EXTRAIT DU DOCUMENT:
= = = =

C’est donc à Bletchley Park qu’Alan Turing et son équipe développèrent une des premières machines de calcul
électronique dénommé « la bombe ». Il est important de souligner que la "Bombe" n'était pas une machine unique et
statique. Les premières versions s'inspiraient des travaux des cryptanalystes polonais. Au fur et à mesure que les Allemands
complexifiaient Enigma, notamment en ajoutant des rotors ou en modifiant les procédures de chiffrement, l'équipe de
Turing devait adapter et améliorer la "Bombe". Cela a conduit au développement de différentes "Bombes", chacune conçue
pour contrer des variations spécifiques d'Enigma. Le travail à Bletchley Park était donc un processus continu d'innovation.
En exploitant les failles, la Bombe comparait rapidement le mot et le code crypté et établissait des probabilités sur la
correspondance du code et de sa transcription. En une vingtaine de minutes toutes les fausses correspondances étaient
éliminées et les plus plausibles étaient testées, jusqu’à trouver la bonne configuration. Je vais vous présenter les principales
théories mathématiques dont Alan Turing a u.

= = = =

CONSIGNE 1: Recopiez un passage de l'extrait sur la Bombe, en partant des mots « En exploitant les » et en vous arrêtant après « Turing a u. ».
CONSIGNE 2:
Répondez à ces questions d'après l'extrait sur la Bombe :
(a) De quels travaux s'inspiraient les premières versions de la Bombe ?
(b) Par quels moyens les Allemands complexifiaient-ils Enigma ?
(c) En combien de temps environ toutes les fausses correspondances étaient-elles éliminées ?

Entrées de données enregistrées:

= = = =

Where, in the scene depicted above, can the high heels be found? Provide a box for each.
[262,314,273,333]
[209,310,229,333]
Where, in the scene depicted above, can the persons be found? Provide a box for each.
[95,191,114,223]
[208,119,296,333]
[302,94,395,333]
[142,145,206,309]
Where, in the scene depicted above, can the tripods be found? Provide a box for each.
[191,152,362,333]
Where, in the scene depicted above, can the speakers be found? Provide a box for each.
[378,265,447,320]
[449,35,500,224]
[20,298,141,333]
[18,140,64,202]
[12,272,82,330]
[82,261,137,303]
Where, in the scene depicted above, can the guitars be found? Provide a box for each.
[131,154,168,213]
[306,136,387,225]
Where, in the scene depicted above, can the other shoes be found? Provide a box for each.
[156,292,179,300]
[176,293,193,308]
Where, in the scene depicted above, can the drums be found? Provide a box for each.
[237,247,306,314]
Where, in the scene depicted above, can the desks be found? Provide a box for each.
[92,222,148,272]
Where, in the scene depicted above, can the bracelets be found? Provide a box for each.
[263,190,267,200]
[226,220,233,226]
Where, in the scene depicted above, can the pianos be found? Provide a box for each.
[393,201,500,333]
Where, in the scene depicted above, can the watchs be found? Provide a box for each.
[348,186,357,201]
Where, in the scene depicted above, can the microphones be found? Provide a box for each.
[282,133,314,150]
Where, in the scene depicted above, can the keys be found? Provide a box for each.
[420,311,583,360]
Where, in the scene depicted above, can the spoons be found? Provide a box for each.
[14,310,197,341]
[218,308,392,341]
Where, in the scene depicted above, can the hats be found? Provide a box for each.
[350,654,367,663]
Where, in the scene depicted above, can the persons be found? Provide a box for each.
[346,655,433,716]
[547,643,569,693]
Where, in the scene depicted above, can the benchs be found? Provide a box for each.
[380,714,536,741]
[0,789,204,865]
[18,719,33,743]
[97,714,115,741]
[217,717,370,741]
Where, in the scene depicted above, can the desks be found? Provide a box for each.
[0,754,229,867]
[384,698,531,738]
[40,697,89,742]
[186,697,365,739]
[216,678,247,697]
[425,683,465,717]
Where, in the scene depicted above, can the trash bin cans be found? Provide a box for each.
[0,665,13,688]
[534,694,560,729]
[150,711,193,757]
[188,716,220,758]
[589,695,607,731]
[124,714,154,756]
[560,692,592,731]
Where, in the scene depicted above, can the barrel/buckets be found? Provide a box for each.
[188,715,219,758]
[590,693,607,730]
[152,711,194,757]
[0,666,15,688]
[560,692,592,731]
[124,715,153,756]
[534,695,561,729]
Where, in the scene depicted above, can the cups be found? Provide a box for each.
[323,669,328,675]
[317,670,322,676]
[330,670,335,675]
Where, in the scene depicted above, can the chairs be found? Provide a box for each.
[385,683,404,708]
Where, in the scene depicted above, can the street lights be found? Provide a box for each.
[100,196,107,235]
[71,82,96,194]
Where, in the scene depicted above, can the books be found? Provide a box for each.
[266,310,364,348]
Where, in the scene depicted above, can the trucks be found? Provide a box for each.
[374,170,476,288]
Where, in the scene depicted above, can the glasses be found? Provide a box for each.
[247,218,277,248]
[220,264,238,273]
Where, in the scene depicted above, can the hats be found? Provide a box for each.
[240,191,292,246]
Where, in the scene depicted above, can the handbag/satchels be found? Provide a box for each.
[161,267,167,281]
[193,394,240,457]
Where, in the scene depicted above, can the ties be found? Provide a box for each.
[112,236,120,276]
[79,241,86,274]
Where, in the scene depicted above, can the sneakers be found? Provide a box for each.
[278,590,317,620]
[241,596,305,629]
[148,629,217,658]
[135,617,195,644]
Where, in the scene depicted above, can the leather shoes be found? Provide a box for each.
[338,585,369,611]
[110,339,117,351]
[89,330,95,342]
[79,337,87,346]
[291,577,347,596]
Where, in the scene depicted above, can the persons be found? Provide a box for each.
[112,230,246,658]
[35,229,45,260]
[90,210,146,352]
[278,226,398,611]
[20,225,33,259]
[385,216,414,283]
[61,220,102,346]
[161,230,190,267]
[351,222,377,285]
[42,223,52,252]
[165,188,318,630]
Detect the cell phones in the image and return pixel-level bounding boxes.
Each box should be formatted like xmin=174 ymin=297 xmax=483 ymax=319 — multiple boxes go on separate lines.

= = = =

RÉPONSE 1:
En exploitant les failles, la Bombe comparait rapidement le mot et le code crypté et établissait des probabilités sur la
correspondance du code et de sa transcription. En une vingtaine de minutes toutes les fausses correspondances étaient
éliminées et les plus plausibles étaient testées, jusqu’à trouver la bonne configuration. Je vais vous présenter les principales
théories mathématiques dont Alan Turing a u.

RÉPONSE 2:
(a) Des travaux des cryptanalystes polonais.
(b) En ajoutant des rotors ou en modifiant les procédures de chiffrement.
(c) En une vingtaine de minutes.